Team Bear Club spins Lawrence a new beat
Phil Canty, one of four men behind the Lawrence music collective Team Bear Club, is cultivating an unsuspecting virtual audience.
“With the help of the Internet, we’ll be reaching out and touching everyone,” Canty says. “Whether they like it or not.”
It’s not as creepy as it sounds. Canty has spent the past two years navigating the tricky terrain of social networking to slather the Midwest with his beat-driven brand of hip-hop. The Team Bear Club sound — innovative beats and samples layered under MCs with strong pop sensibilities — has blasted through the ripped speakers of downtown bars and clubs all over
Massachusetts Street. (It’s even the theme
music to Lawrence’s popular Asteroid Head Art Club podcast.)
Now a functioning record label with personal studio space, Team Bear Club — helmed by Canty (who operates under the moniker Morri$), Tyler Waugh, Jamaal Rashad and Tom Richman — is a full-fledged company, hosting weekly hip-hop acts, dance parties and a blog where they drop remixes and original releases for the beat-hungry. But the physical studio, in downtown Lawrence, is the least important fixture of the operation, Canty says.
Team Bear Club is a club only in the abstract. According to Canty, it’s about the music, not the space. “[The collective] functions more like a revolving door for relevant local artists,” he explains. One such relevant local artist is Marty Hillard of Cowboy Indian Bear; that partnership dates back to the days of the Jen Say Kwahs, a now-defunct indie-pop band that formed in 2006.
Team Bear Club’s concept may sound pretentious, but sitting down with the crew reveals a group of charming, genuine men who smile easily and mind their manners. Canty, who works at The Toy Store in Lawrence by day, named the collective after his childhood nickname, Bear. It’s a fitting reference because his rich musical filter comes from his childhood experiences in a house devoted to music.
“My dad is a DJ and a radio personality, so I got a full dose of music and entertainment at home,” Canty says. “I’d like to think I do things in the lineage of what he’s already done, but I also think I’ve improved upon that blueprint because of the Internet.
“I had turntables when I was a child,” he continues. “The same Technic 1200 decks I use to DJ today are the same I practiced on with my dad 20 years ago. It’s sentimental.”
With influences that range from J Dilla and Diplo to Soulja Boy and, Canty says, “Topeka grittiness,” Team Bear Club’s sound is hip-hop as only well-educated Midwesterners could fashion it. The crew relentlessly layers sounds and samples until it creates an aural spectrum, adding lights and other visual components to keep audience senses awake. It’s a reflection of the group’s tireless efforts to host collaborative shows that have fans on their feet, drunk and sweaty — in other words, just as it should be. The most popular event so far is the Bear Club Rave, a team party that’s tearing through Lawrence’s college scene.

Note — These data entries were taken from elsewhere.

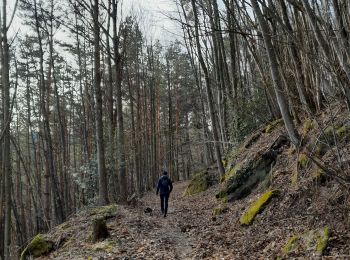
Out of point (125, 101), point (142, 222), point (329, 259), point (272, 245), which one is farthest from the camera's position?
point (125, 101)

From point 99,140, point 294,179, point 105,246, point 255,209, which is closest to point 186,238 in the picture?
point 255,209

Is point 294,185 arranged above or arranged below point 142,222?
above

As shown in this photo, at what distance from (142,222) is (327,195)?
5309mm

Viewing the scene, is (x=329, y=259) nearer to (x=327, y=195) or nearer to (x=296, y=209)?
(x=327, y=195)

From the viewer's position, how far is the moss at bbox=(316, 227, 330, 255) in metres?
4.62

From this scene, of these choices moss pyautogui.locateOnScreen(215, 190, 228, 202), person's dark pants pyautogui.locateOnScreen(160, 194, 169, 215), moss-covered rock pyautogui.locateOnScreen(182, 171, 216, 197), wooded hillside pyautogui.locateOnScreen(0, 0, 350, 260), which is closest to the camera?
wooded hillside pyautogui.locateOnScreen(0, 0, 350, 260)

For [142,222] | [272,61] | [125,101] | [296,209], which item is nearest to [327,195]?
[296,209]

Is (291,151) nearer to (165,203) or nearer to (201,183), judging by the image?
(165,203)

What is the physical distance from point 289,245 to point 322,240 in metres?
0.54

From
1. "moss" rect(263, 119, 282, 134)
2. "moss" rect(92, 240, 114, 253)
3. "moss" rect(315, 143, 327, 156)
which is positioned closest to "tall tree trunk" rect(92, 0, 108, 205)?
"moss" rect(92, 240, 114, 253)

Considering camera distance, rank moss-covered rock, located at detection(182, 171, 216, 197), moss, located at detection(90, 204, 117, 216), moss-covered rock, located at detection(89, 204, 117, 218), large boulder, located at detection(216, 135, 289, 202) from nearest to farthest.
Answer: large boulder, located at detection(216, 135, 289, 202) → moss-covered rock, located at detection(89, 204, 117, 218) → moss, located at detection(90, 204, 117, 216) → moss-covered rock, located at detection(182, 171, 216, 197)

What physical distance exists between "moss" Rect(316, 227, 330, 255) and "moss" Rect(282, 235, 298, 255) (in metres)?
0.39

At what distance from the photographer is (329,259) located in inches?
172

Last fall, Team Bear Club released its first physical record, a four-song EP by New Suede called Nothing But Nectar. After the first 100 pressings sold quickly, Team Bear Club followed up with its most successful release to date: “Womyn” by Rashad. Now the most downloaded release on the Team Bear Club site, “Womyn” also has been distributed at its team DJ nights in St. Louis and Columbia, Missouri.
But Canty admits that promoting Team Bear Club releases is difficult. The collective has an unyielding interest in seeking out new sounds. It’s also hesitant to define itself by any specific genre.
“We’re really influenced by the Internet and by people who spend time tracking down ‘riddims,’ rather than by genres,” he says, referring to rhythms and beats that are spontaneously, organically rooted in African history and not mechanically generated. “When I try to make music, I really want to challenge myself and other people. That’s the only underlying theme that binds all of the various things we do at Team Bear Club. We want to confront people with originality.”
Right now, the club is working on an exchange with its sister company, Tiger Fever, out of New York City. So far, the two companies have collaborated on three releases, which they’ve accomplished, rather predictably, through the Internet. They hope to host their East Coast friends in Lawrence soon and to test their Midwestern sound in New York waters eventually. They’re also hosting a special all-ages version of the Bear Club Rave party, SWAG, which affords Lawrence youngsters a chance to throw down to the collective’s beats.
But big-city adventures — and braving the treacherous all-ages realm — aren’t likely to spoil Team Bear Club’s charm. The group remains firmly rooted in the nostalgia of its musical roots and continues to hone its knack for honest lyrics and beats.
A little dose of modesty helps, too. As the interview wraps up, Canty has one request: “Will you let me know when this is going to come out in print, so I can call my grandma?”